The difference in the monthly payment resulting from the increase in the interest rate is $1,448.79 per month. Over 30 years, this difference will cost an additional $521,564.40 in actual out-of- pocket dollars.


Discounting the dollar amount of the increase in payments at the then current rate of 14% over a 30-year period results in a present cash value of $122,274. Thus, under these loan conditions, awarding the buyer $122,274 now indemnifies the buyer for the increase in monthly payments he will later pay due to the seller’s breach.


The loan-term formula indemnifies the buyer for future losses over the entire life of the loan. The likelihood the buyer will refinance or resell before the loan term expires calls into consideration the ownership-term formula.


Ownership-term formula


The alternative ownership-term formula of accounting requires a determination of how long the buyer intends to retain ownership of the property subject to the high interest rate loan. Does the buyer intend to retain the property or the fixed-rate financing for a short-, medium- or long-term period?


The ownership period during which the seller will pay an increased interest rate under the ownership-term formula runs until the date it is anticipated the buyer will resell or refinance the property. Thus, the buyer is not awarded a windfall if the interest rate in the mortgage market drops and the buyer refinances or he resells the property, putting an end to his payment of the higher interest rate. In this instance, the ownership-term formula is more equitable and economically prudent than the loan-term formula.

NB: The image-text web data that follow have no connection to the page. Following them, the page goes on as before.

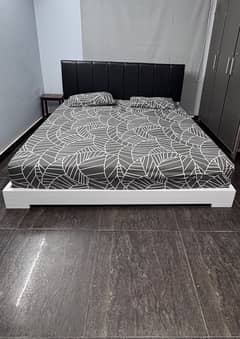 Hight Quality Bed Without Side Tables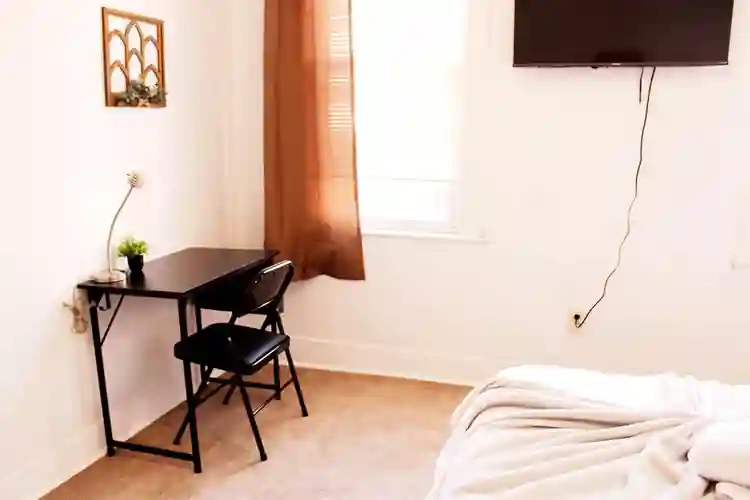 7 BR in Baltimore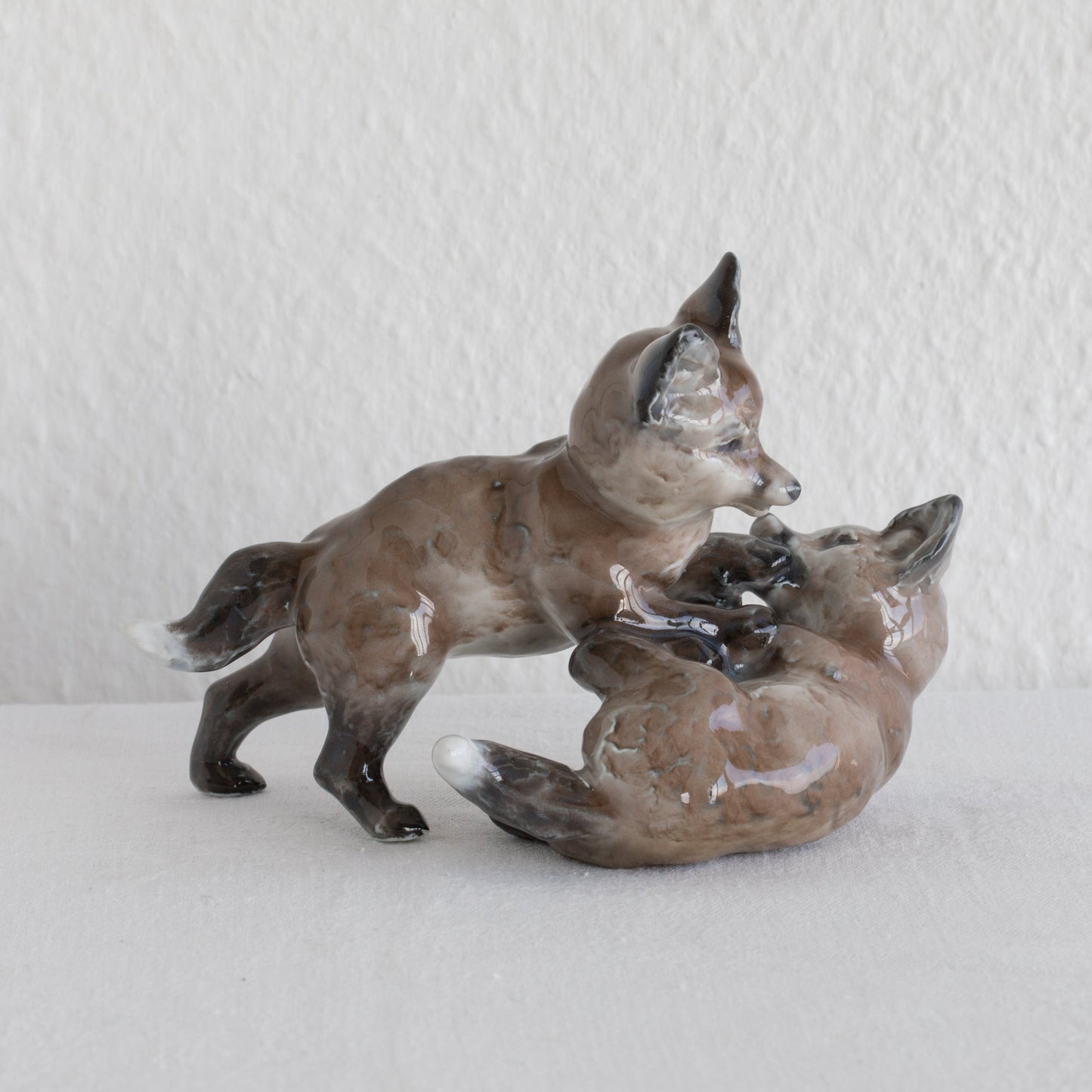 FRITZ HEIDENREICH Rosenthal Decorated Porcelain Playing Fox Kits Figurine Mollaris.com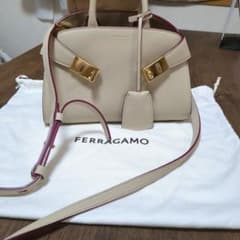 FERRAGAMO ハグバッグxs ベージュ - メルカリ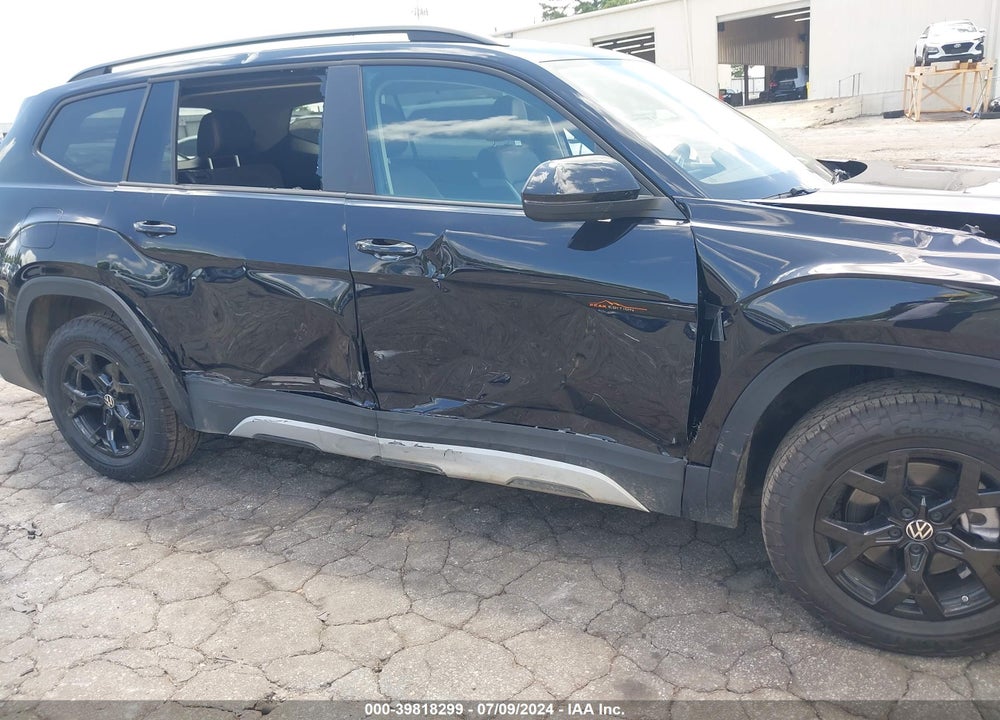 2024 VOLKSWAGEN ATLAS 2.0T PEAK EDITION SEL VIN: 1V2GR2CAXRC568223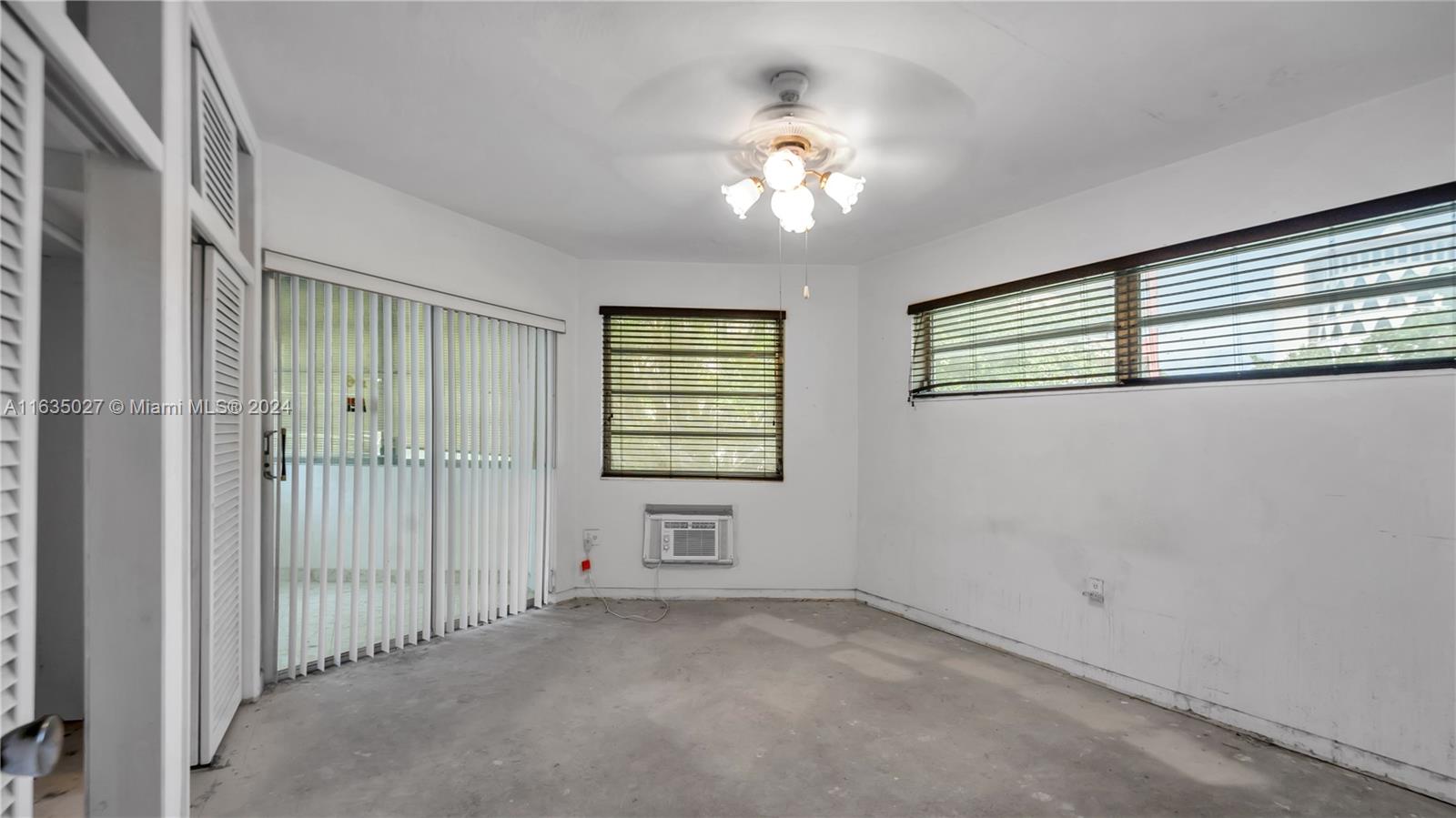 Listing Photo 14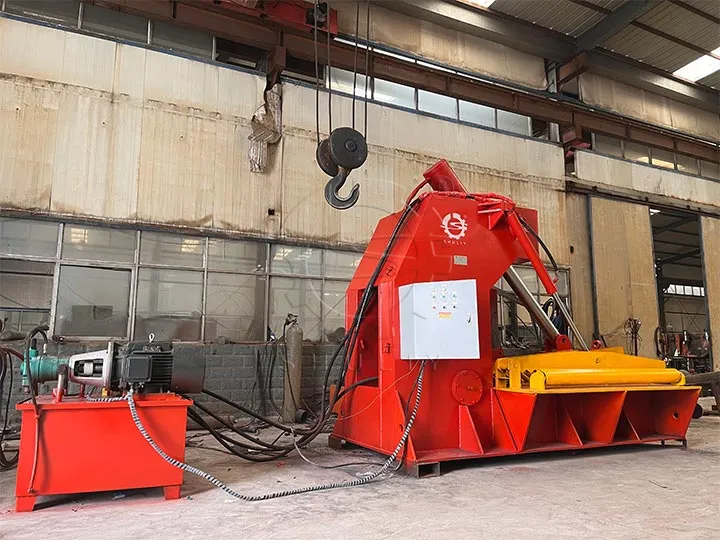 OTR tire cutter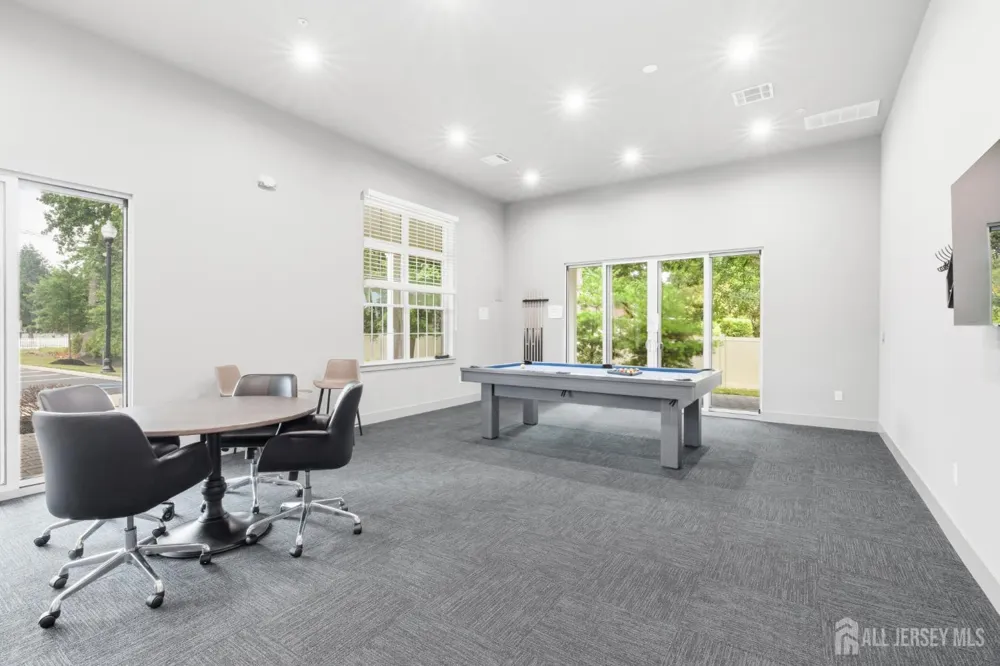 242 Lorhan Drive Piscataway, NJ 08854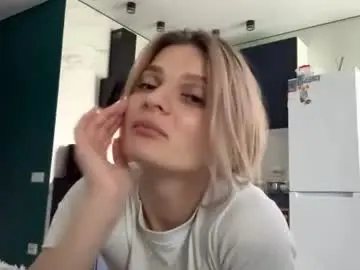 Tonetteschechinger  live sex cam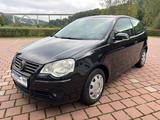 Volkswagen Polo 1.6 Tour *1.Hand*Sitzh*Temp*PDC*Klima* - Volkswagen Polo aus 2007: 1.6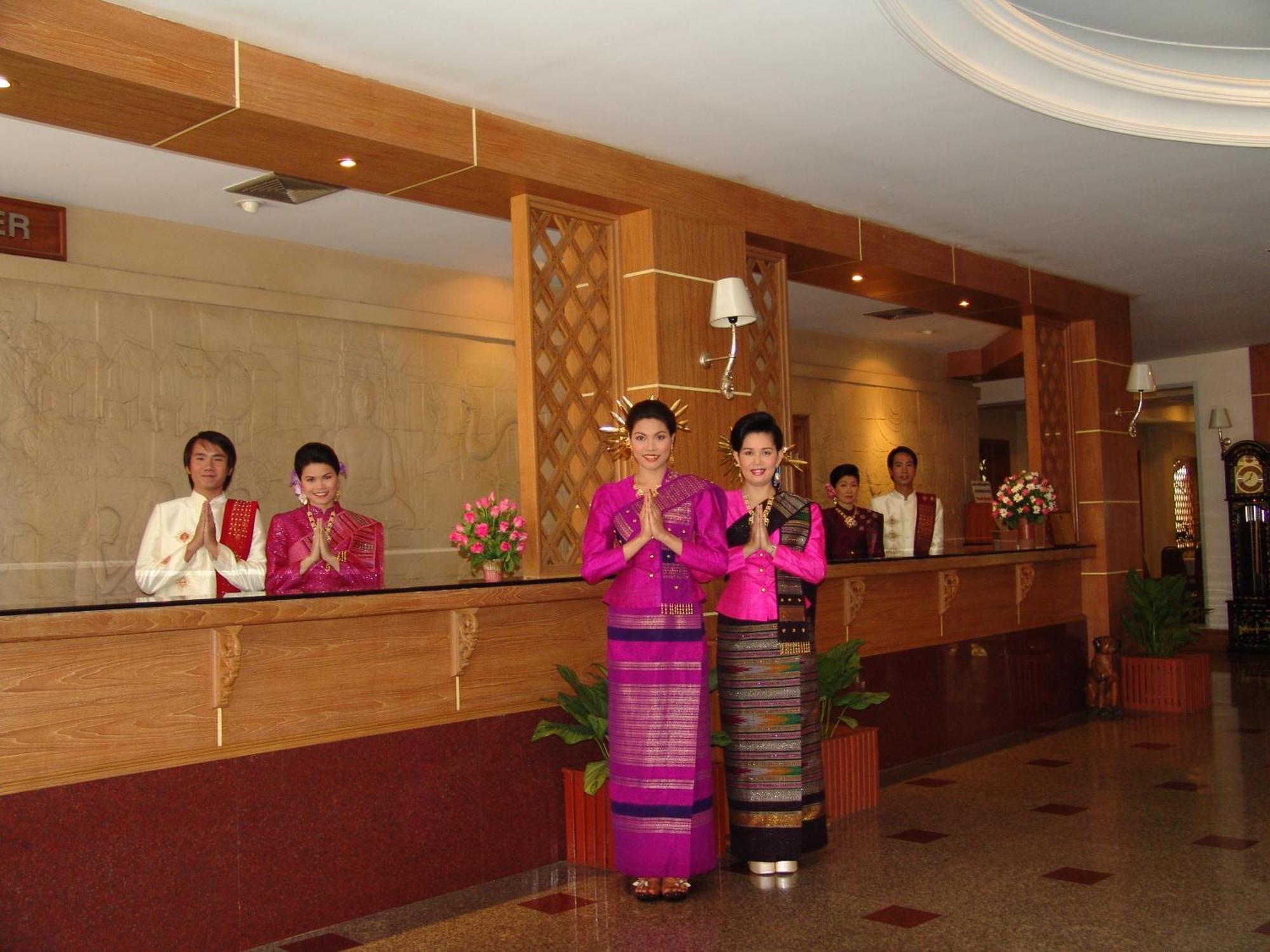 Dhevaraj Hotel Nan Exterior foto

To establish the buyer’s probable ownership period before a refinance or resale would likely occur, consider:


·     whether the property is the buyer’s principal residence, business or investment property;


·     the cyclical nature of the rise and fall of interest rates on ten-year treasury notes;


·     the buyer’s prior ownership history;


·     the ratio of the monthly payments to the buyer’s income; and


·     the buyer’s employment history.


A persistent high level of interest on fixed-rate mortgages eventually translates economically into lower property values. This reciprocal movement between rates and values is due to the sympathetic and concurrent rise in capitalization rates used by real estate investors when interest rates rise. Thus, a court award of the present worth of the increase in interest payments during a buyer’s ownership functions in all respects as a discount on the price the buyer and seller agreed to in the purchase agreement.


These same financial and economic arguments apply to lower pricing when a buyer makes a decision about financing a property acquisition during a period of high interest rates on long-term mortgage financing.